L’incipit ironicamente dissacrante non vuole affatto sminuire la portata di un gigantesco problema politico, geopolitico, sociale, economico e culturale come quello dello sfaldamento del Levante arabo: oltre 100mila morti nella guerra tra il regime criminale di Assad e i ribelli, 9 milioni di sfollati tra interni ed esterni al Paese, un Iraq, il cui collasso sembra non vedere mai un limite abbastanza profondo da potersi arrestare. Due Paesi ricchi di storia millenaria ridotti a un cumulo di macerie, mentre cruente milizie di fanatici islamisti mettono a ferro e fuoco quel poco che resta, annunciando il tramonto definitivo dei confini coloniali.

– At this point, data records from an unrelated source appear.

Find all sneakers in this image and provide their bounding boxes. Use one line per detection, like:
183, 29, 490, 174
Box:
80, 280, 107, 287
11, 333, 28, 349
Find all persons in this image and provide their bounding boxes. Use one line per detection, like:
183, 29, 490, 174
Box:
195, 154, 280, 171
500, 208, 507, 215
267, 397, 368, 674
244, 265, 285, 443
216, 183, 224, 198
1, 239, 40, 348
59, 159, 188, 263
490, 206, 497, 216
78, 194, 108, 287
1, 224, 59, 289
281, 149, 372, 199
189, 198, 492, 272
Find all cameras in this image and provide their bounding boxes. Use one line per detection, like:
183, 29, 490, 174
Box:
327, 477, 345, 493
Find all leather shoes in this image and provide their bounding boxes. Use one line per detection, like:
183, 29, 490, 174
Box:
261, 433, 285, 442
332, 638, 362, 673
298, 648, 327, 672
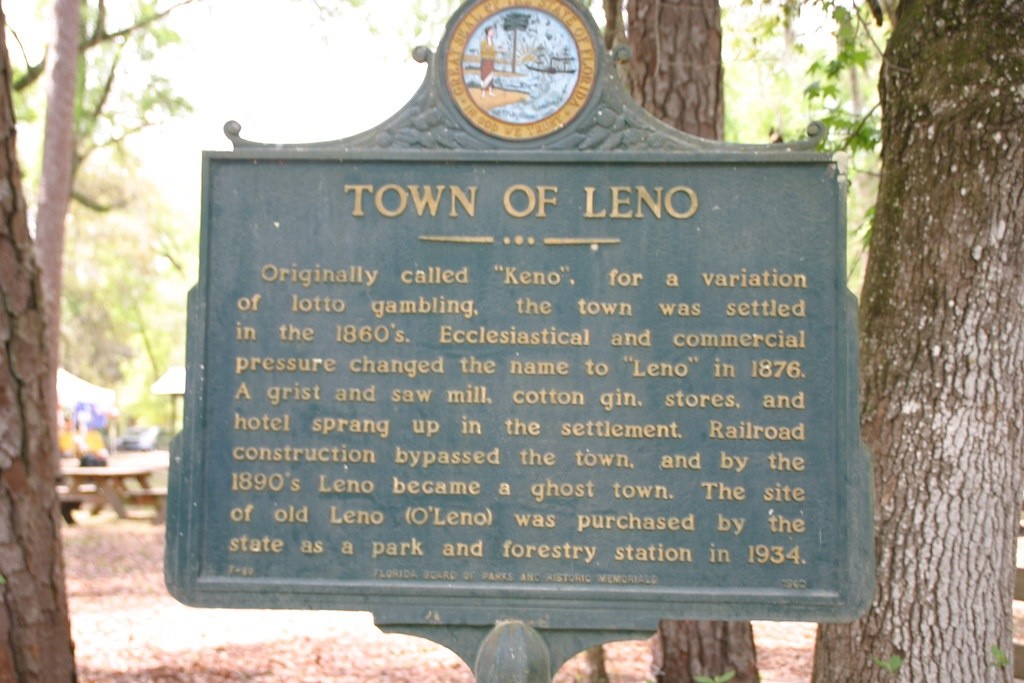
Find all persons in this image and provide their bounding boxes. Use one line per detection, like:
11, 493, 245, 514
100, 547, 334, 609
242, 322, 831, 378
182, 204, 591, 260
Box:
54, 407, 111, 526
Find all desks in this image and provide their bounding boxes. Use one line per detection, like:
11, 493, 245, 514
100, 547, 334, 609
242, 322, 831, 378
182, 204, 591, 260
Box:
62, 467, 166, 518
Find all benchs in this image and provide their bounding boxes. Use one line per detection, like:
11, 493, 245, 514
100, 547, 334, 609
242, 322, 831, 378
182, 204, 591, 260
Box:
60, 487, 169, 503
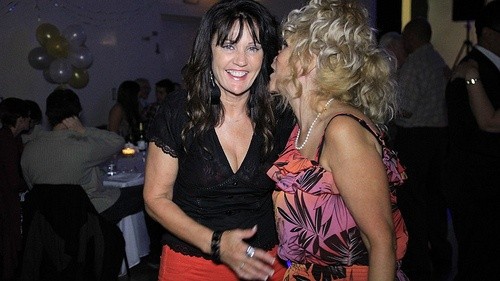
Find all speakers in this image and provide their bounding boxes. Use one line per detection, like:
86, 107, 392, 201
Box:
452, 0, 486, 22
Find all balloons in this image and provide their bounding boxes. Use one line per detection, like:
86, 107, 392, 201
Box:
28, 23, 93, 89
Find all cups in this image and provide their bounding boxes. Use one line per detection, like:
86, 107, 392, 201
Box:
107, 160, 116, 176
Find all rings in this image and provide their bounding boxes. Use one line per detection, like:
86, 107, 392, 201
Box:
241, 263, 244, 269
245, 246, 255, 258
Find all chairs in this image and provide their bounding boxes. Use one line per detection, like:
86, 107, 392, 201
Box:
29, 184, 133, 281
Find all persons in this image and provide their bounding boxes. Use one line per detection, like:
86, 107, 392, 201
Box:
0, 75, 177, 281
379, 1, 500, 281
265, 0, 409, 281
142, 0, 299, 281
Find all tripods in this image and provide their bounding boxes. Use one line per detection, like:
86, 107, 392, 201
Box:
452, 21, 473, 67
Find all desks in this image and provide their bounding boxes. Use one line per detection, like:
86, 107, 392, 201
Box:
99, 172, 151, 278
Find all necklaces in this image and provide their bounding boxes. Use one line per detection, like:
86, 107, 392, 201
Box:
295, 96, 334, 149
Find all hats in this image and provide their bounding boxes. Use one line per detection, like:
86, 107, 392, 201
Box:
46, 88, 82, 125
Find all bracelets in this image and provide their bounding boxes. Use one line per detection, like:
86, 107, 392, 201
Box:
465, 78, 481, 85
211, 230, 224, 260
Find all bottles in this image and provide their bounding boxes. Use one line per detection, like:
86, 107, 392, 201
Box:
137, 122, 146, 151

L’altro focolaio è Gaza, implosa in poco più di un mese sotto i colpi dell’esercito di difesa israeliano (IDF), che ha sganciato sulla Striscia oltre 20 mila tonnellate di esplosivo (l’equivalente di 6 bombe atomiche), 17mila case buttate giù e un danno di circa 6 miliardi di dollari. Per non parlare della Libia, meno in voga nello spettro mediatico per il relativo isolamento della sua crisi domestica – incapace, cioè, di produrre uno spillover significativo di insicurezza – ma che ha già di fatto sancito il fallimento del processo di ricostruzione dello stato, lasciando spazio a un pericolosissimo spezzettamento del monopolio della violenza.

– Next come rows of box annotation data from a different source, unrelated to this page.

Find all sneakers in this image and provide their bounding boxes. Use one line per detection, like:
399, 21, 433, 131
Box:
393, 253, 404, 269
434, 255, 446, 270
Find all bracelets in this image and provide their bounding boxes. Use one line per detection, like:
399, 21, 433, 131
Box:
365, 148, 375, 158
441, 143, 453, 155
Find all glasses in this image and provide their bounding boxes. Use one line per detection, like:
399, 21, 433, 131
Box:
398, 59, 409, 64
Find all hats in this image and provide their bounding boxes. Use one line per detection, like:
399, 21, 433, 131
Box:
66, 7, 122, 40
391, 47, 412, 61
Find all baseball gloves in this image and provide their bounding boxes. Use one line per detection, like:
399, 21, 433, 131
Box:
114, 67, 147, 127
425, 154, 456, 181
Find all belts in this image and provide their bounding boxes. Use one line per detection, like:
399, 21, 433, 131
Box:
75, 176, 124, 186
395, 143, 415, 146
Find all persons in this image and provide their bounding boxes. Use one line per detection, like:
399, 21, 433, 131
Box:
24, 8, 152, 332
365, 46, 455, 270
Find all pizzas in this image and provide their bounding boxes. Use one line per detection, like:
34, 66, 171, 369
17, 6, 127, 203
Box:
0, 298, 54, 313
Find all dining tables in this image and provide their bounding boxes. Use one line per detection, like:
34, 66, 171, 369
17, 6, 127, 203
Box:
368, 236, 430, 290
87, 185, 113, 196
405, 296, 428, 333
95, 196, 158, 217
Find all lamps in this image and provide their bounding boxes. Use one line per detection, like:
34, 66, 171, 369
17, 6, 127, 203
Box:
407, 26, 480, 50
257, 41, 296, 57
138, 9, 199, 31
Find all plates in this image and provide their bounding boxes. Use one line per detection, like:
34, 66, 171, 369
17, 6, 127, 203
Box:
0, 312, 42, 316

La diffusa reazione ‘occidentale’ di fronte al magma incandescente di questi eventi è, ancora una volta, pressoché univoco: “l’Islam è la matrice di questi conflitti, l’Islam è il problema”: un Islam dal volto unico, violento per natura e incapace di essere ragionevole.
Il sensazionalismo con cui il califfo al-Baghdadi minaccia su Twitter di far sventolare la bandiera dell’Islam su San Pietro o quello con cui i suoi seguaci (alcuni di loro hanno a occhio e croce meno di dieci anni) si confessano “vogliosi del sangue degli infedeli” a una occidentalissima troupe ‘embedded’ negli headquarters del califfato – che lancia un esclusivissimo documentario a puntate (tanto per creare un po’ di suspense da telenovela presso noi di questa riva del Mediterraneo) –, il cruento video della decapitazione di James Foley, certo non aiutano a scomporre gli eventi e analizzarli nella loro complessità e multi-causalità. Ma “qui chi non terrorizza, si ammala di terrore”, cantava Fabrizio De André.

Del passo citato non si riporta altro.